A faithful, word-for-word transcription of all the data is what is needed.

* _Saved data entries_

↓

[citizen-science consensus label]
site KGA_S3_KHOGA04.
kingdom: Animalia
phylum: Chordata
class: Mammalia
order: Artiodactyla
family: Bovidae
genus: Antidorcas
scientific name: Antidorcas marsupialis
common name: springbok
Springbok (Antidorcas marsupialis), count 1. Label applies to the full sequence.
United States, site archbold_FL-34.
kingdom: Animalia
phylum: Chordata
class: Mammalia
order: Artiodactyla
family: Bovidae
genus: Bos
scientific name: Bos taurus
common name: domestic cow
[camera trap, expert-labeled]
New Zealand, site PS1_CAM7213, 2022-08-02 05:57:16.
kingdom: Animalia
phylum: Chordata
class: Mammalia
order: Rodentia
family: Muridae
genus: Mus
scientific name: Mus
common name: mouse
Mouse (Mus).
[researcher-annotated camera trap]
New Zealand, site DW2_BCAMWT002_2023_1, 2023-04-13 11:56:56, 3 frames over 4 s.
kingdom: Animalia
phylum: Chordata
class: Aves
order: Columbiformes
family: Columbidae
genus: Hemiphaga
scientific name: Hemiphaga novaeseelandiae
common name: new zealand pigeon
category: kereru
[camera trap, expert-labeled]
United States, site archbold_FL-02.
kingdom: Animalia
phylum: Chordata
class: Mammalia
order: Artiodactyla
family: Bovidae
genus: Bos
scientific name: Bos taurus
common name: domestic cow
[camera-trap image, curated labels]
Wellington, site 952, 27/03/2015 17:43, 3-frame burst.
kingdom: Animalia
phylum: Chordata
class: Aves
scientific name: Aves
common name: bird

↑

* _Completed exercise_
[citizen-science consensus label]
site KGA_S3_KHOGA04.
kingdom: Animalia
phylum: Chordata
class: Mammalia
order: Artiodactyla
family: Bovidae
genus: Antidorcas
scientific name: Antidorcas marsupialis
common name: springbok
Springbok (Antidorcas marsupialis), count 1. Label applies to the full sequence.
United States, site archbold_FL-34.
kingdom: Animalia
phylum: Chordata
class: Mammalia
order: Artiodactyla
family: Bovidae
genus: Bos
scientific name: Bos taurus
common name: domestic cow
[camera trap, expert-labeled]
New Zealand, site PS1_CAM7213, 2022-08-02 05:57:16.
kingdom: Animalia
phylum: Chordata
class: Mammalia
order: Rodentia
family: Muridae
genus: Mus
scientific name: Mus
common name: mouse
Mouse (Mus).
[researcher-annotated camera trap]
New Zealand, site DW2_BCAMWT002_2023_1, 2023-04-13 11:56:56, 3 frames over 4 s.
kingdom: Animalia
phylum: Chordata
class: Aves
order: Columbiformes
family: Columbidae
genus: Hemiphaga
scientific name: Hemiphaga novaeseelandiae
common name: new zealand pigeon
category: kereru
[camera trap, expert-labeled]
United States, site archbold_FL-02.
kingdom: Animalia
phylum: Chordata
class: Mammalia
order: Artiodactyla
family: Bovidae
genus: Bos
scientific name: Bos taurus
common name: domestic cow
[camera-trap image, curated labels]
Wellington, site 952, 27/03/2015 17:43, 3-frame burst.
kingdom: Animalia
phylum: Chordata
class: Aves
scientific name: Aves
common name: bird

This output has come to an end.